TO BE DONE:
Rewrite all the records with every "kitchen island" changed to "breakfast bar" and nothing else altered, leaving the pictures out.
---------- MATERIAL PROVIDED ----------
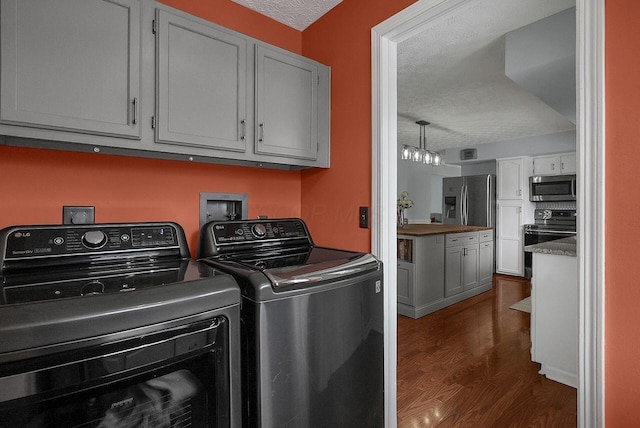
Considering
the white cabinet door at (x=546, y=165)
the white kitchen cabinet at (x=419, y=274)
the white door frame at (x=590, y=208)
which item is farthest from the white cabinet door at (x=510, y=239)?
the white door frame at (x=590, y=208)

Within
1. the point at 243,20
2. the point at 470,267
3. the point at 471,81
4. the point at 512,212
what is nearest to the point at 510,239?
the point at 512,212

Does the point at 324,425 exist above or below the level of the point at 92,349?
below

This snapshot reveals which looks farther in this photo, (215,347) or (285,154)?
(285,154)

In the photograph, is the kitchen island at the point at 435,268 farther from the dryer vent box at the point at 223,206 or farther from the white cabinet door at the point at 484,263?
the dryer vent box at the point at 223,206

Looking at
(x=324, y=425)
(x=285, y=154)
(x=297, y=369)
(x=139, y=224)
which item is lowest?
(x=324, y=425)

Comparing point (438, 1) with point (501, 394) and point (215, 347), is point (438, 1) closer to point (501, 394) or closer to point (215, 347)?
point (215, 347)

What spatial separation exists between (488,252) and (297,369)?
4289 millimetres

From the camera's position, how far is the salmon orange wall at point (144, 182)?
135 centimetres

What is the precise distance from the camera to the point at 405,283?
3.59m

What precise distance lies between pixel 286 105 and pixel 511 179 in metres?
5.35

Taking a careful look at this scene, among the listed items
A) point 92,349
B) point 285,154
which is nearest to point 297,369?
point 92,349

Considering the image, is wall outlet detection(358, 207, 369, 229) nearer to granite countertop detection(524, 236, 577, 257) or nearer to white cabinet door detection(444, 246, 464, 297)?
granite countertop detection(524, 236, 577, 257)

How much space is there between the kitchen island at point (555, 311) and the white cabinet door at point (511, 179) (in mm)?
3618

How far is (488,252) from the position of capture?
4.62 metres
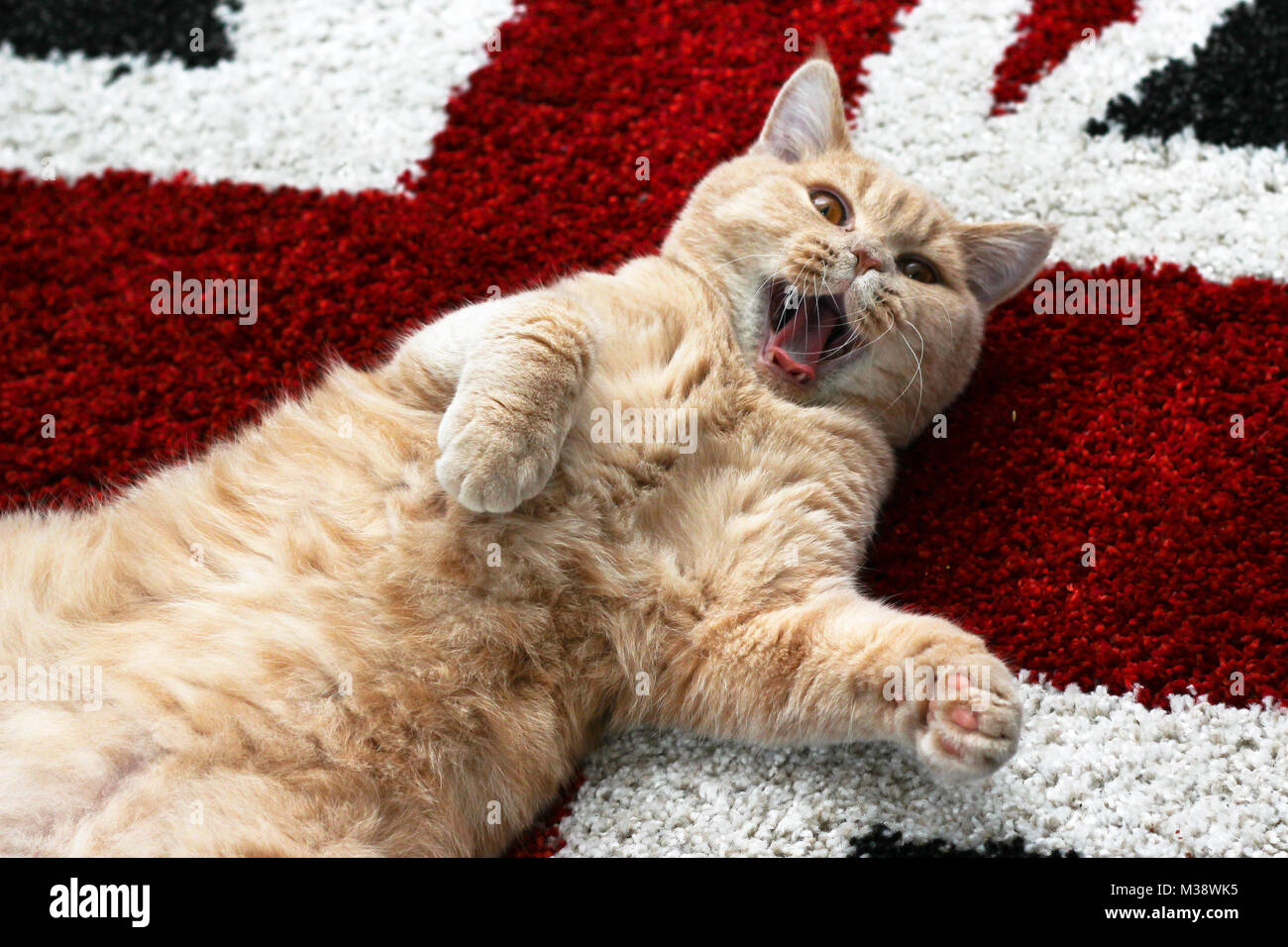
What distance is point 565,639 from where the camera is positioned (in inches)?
78.0

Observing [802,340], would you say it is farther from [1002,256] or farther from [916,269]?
[1002,256]

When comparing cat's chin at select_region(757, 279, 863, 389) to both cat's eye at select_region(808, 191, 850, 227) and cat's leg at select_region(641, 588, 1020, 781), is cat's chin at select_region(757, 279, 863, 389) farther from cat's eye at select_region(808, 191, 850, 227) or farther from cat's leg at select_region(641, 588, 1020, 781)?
cat's leg at select_region(641, 588, 1020, 781)

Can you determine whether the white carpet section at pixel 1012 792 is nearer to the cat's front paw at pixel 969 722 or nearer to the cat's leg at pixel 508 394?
the cat's front paw at pixel 969 722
----------
CORRECT OUTPUT:
Considering
the white cabinet door at (x=546, y=165)
the white kitchen cabinet at (x=419, y=274)
the white door frame at (x=590, y=208)
which item is farthest from the white cabinet door at (x=510, y=239)?
the white door frame at (x=590, y=208)

Within
1. the point at 243,20
2. the point at 470,267
3. the point at 471,81
4. the point at 512,212
what is nearest to the point at 510,239?
the point at 512,212

Does the point at 324,425 exist above or below the level of the point at 92,349?
below

This snapshot reveals which looks farther in this photo, (215,347) or (285,154)?
(285,154)

In the photograph, is the breakfast bar at the point at 435,268 farther from the dryer vent box at the point at 223,206 or farther from the white cabinet door at the point at 484,263?
the dryer vent box at the point at 223,206

Looking at
(x=324, y=425)
(x=285, y=154)
(x=297, y=369)
(x=139, y=224)
which item is lowest?
(x=324, y=425)

Comparing point (438, 1) with point (501, 394) and point (215, 347), is point (438, 1) closer to point (501, 394) or closer to point (215, 347)?
point (215, 347)

What spatial separation exists between (488,252) and (297,369)?
4289 millimetres

From the camera's position, how far is the salmon orange wall at point (144, 182)?
135 centimetres

What is the precise distance from the camera to the point at 405,283?
3.59m

What precise distance lies between pixel 286 105 and pixel 511 179 in metres?
5.35

Taking a careful look at this scene, among the listed items
A) point 92,349
B) point 285,154
which is nearest to point 297,369?
point 92,349

Considering the image, is wall outlet detection(358, 207, 369, 229) nearer to granite countertop detection(524, 236, 577, 257) or nearer to white cabinet door detection(444, 246, 464, 297)?
granite countertop detection(524, 236, 577, 257)

How much space is there between the breakfast bar at point (555, 311) and the white cabinet door at point (511, 179) (in mm)?
3618

How far is (488,252) from the position of capture?
4.62 metres
What distance is point 565,639 from where the camera is positioned (in inches)?
78.0

Observing [802,340], would you say it is farther from [1002,256] or farther from [916,269]?
[1002,256]

When comparing cat's chin at select_region(757, 279, 863, 389) to both cat's eye at select_region(808, 191, 850, 227) and cat's leg at select_region(641, 588, 1020, 781), is cat's chin at select_region(757, 279, 863, 389) farther from cat's eye at select_region(808, 191, 850, 227) or farther from cat's leg at select_region(641, 588, 1020, 781)?
cat's leg at select_region(641, 588, 1020, 781)

Can you determine whether the white carpet section at pixel 1012 792 is nearer to the cat's front paw at pixel 969 722 or nearer to the cat's leg at pixel 508 394?
the cat's front paw at pixel 969 722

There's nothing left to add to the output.